▶ _Task to carry out_
Render the items as a Markdown table with columns Row and Line, starting at the first line and ending at the line that contains "on the slide? pie chart", both included. Leave out blank lines.

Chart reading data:
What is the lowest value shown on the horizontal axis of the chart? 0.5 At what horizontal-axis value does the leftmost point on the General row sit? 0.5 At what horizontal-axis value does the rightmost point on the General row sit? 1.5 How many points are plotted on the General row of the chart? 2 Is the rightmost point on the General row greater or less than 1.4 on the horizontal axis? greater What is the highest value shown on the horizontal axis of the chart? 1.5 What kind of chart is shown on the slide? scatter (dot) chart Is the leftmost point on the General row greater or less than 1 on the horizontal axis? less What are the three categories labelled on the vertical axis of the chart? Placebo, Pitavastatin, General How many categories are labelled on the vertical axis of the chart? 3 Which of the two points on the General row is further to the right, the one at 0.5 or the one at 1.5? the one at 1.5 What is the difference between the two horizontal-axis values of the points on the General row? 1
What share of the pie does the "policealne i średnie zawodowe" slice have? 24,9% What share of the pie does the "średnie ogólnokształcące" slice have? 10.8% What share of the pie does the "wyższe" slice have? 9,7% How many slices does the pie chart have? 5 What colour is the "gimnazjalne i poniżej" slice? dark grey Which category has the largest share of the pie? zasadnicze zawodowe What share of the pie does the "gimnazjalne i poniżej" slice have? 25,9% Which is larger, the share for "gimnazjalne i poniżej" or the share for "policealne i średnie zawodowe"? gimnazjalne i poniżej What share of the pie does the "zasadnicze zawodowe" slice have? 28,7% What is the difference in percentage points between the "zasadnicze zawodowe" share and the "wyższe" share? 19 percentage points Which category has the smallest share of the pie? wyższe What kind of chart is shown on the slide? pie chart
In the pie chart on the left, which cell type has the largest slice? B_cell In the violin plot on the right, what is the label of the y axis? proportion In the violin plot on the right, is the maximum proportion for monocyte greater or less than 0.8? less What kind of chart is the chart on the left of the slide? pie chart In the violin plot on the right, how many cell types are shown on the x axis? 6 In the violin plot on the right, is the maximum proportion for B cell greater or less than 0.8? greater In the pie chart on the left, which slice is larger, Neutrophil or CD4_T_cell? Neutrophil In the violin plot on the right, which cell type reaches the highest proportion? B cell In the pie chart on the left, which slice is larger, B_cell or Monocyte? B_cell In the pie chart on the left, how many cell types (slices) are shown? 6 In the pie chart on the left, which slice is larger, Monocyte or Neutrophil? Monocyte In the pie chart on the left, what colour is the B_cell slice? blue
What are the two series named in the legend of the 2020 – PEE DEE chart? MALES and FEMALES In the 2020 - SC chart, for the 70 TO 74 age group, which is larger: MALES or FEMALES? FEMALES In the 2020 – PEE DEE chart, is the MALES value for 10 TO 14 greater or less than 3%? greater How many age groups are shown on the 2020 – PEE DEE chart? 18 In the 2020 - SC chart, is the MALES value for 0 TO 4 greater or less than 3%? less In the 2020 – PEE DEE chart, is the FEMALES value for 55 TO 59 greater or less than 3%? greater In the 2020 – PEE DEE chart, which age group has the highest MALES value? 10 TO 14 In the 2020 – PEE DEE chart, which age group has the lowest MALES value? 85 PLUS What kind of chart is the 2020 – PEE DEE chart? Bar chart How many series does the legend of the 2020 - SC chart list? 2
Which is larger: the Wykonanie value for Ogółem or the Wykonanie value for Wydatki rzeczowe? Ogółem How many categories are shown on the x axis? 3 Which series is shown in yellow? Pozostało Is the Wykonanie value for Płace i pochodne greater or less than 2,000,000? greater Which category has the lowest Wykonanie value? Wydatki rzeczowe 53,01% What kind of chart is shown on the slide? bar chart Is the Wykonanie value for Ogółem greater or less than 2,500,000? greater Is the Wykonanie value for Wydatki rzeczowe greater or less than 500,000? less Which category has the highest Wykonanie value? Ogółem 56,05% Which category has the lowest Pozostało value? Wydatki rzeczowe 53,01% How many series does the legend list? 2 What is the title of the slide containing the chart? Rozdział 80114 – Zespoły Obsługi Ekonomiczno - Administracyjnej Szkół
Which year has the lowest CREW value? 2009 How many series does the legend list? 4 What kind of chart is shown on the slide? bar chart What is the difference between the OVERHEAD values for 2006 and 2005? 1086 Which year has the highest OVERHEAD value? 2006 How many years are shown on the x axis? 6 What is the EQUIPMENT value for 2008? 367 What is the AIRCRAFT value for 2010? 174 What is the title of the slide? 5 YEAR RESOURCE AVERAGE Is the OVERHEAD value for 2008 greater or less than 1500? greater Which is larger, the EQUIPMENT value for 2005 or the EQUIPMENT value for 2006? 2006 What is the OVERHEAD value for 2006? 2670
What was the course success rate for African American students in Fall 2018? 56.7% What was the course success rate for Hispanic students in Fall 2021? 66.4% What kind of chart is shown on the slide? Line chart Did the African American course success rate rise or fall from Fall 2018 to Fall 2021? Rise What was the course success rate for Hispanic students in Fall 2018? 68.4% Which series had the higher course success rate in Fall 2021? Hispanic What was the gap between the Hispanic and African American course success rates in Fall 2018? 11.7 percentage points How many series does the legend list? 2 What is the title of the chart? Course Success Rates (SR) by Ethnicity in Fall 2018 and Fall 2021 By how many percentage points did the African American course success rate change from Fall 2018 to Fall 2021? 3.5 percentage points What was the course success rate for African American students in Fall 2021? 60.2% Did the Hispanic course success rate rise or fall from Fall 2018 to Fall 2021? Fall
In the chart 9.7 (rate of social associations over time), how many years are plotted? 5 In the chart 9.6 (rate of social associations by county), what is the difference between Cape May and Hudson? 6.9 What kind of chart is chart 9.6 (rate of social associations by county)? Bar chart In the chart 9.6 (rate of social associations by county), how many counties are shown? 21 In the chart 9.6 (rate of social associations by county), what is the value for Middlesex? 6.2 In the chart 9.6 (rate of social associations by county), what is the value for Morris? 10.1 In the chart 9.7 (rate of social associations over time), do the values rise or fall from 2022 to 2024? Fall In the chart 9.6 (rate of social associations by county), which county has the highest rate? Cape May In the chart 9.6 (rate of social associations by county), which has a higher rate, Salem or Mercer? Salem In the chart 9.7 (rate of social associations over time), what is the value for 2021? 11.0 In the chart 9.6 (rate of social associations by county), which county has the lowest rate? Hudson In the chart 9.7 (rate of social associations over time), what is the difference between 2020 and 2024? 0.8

▶ _Answer section_
| Row | Line |
|---|---|
| 1 | What is the lowest value shown on the horizontal axis of the chart? 0.5 At what horizontal-axis value does the leftmost point on the General row sit? 0.5 At what horizontal-axis value does the rightmost point on the General row sit? 1.5 How many points are plotted on the General row of the chart? 2 Is the rightmost point on the General row greater or less than 1.4 on the horizontal axis? greater What is the highest value shown on the horizontal axis of the chart? 1.5 What kind of chart is shown on the slide? scatter (dot) chart Is the leftmost point on the General row greater or less than 1 on the horizontal axis? less What are the three categories labelled on the vertical axis of the chart? Placebo, Pitavastatin, General How many categories are labelled on the vertical axis of the chart? 3 Which of the two points on the General row is further to the right, the one at 0.5 or the one at 1.5? the one at 1.5 What is the difference between the two horizontal-axis values of the points on the General row? 1 |
| 2 | What share of the pie does the "policealne i średnie zawodowe" slice have? 24,9% What share of the pie does the "średnie ogólnokształcące" slice have? 10.8% What share of the pie does the "wyższe" slice have? 9,7% How many slices does the pie chart have? 5 What colour is the "gimnazjalne i poniżej" slice? dark grey Which category has the largest share of the pie? zasadnicze zawodowe What share of the pie does the "gimnazjalne i poniżej" slice have? 25,9% Which is larger, the share for "gimnazjalne i poniżej" or the share for "policealne i średnie zawodowe"? gimnazjalne i poniżej What share of the pie does the "zasadnicze zawodowe" slice have? 28,7% What is the difference in percentage points between the "zasadnicze zawodowe" share and the "wyższe" share? 19 percentage points Which category has the smallest share of the pie? wyższe What kind of chart is shown on the slide? pie chart |